— SET TASK —
Reproduce all of the material below, requests included, but shift every bounding-box coordinate in the answers up by 36. Leave the pictures out.

— GIVEN RECORDS —
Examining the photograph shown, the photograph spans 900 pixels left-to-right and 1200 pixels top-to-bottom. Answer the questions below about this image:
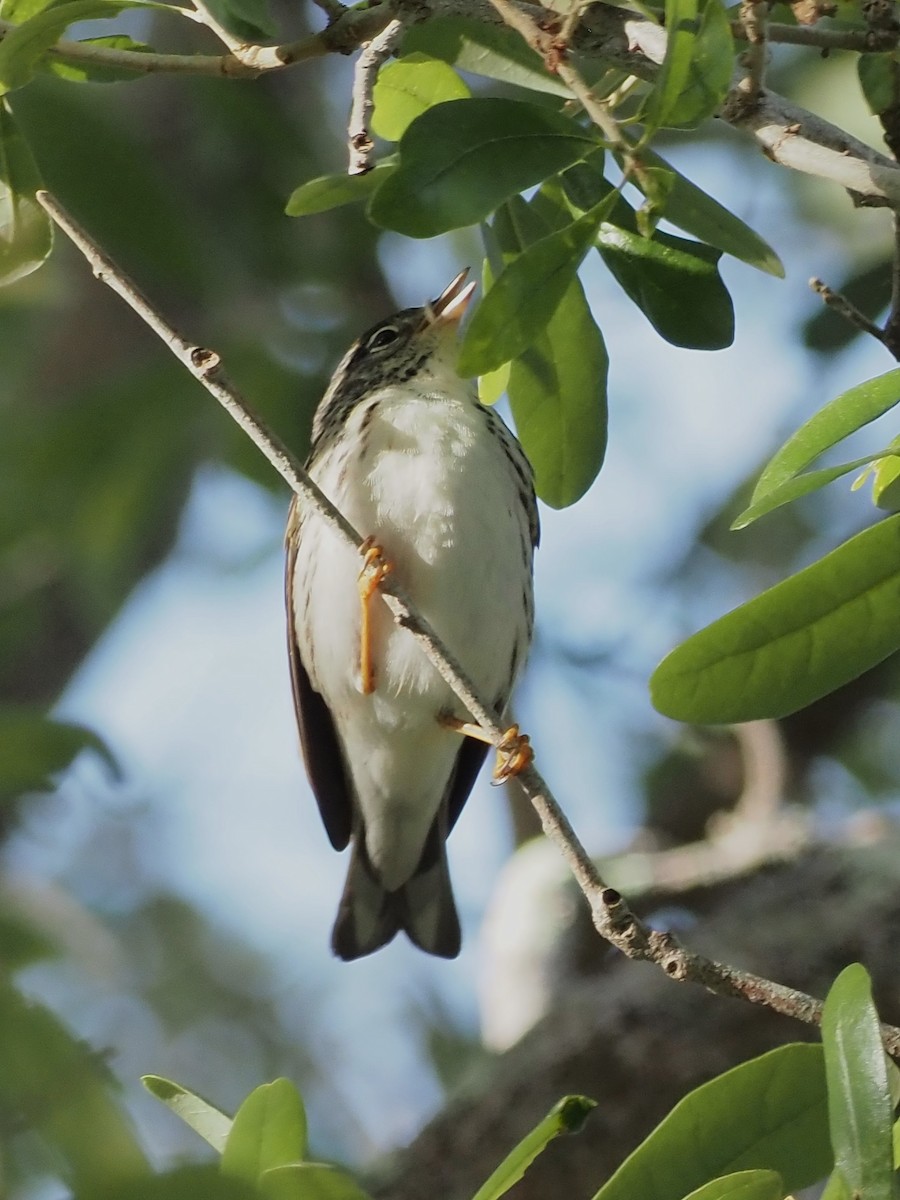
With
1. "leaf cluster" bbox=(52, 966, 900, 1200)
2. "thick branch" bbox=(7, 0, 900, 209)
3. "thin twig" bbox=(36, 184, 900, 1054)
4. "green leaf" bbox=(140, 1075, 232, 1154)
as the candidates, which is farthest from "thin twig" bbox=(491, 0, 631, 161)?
"green leaf" bbox=(140, 1075, 232, 1154)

— RESPONSE —
Examining the photograph shown, the photograph spans 900 pixels left-to-right and 1200 pixels top-to-bottom. Answer the questions below about this image:
With
1. "leaf cluster" bbox=(52, 966, 900, 1200)
2. "thick branch" bbox=(7, 0, 900, 209)
3. "thin twig" bbox=(36, 184, 900, 1054)
4. "green leaf" bbox=(140, 1075, 232, 1154)
as the candidates, which is farthest from "thin twig" bbox=(491, 0, 631, 161)?
"green leaf" bbox=(176, 1111, 268, 1190)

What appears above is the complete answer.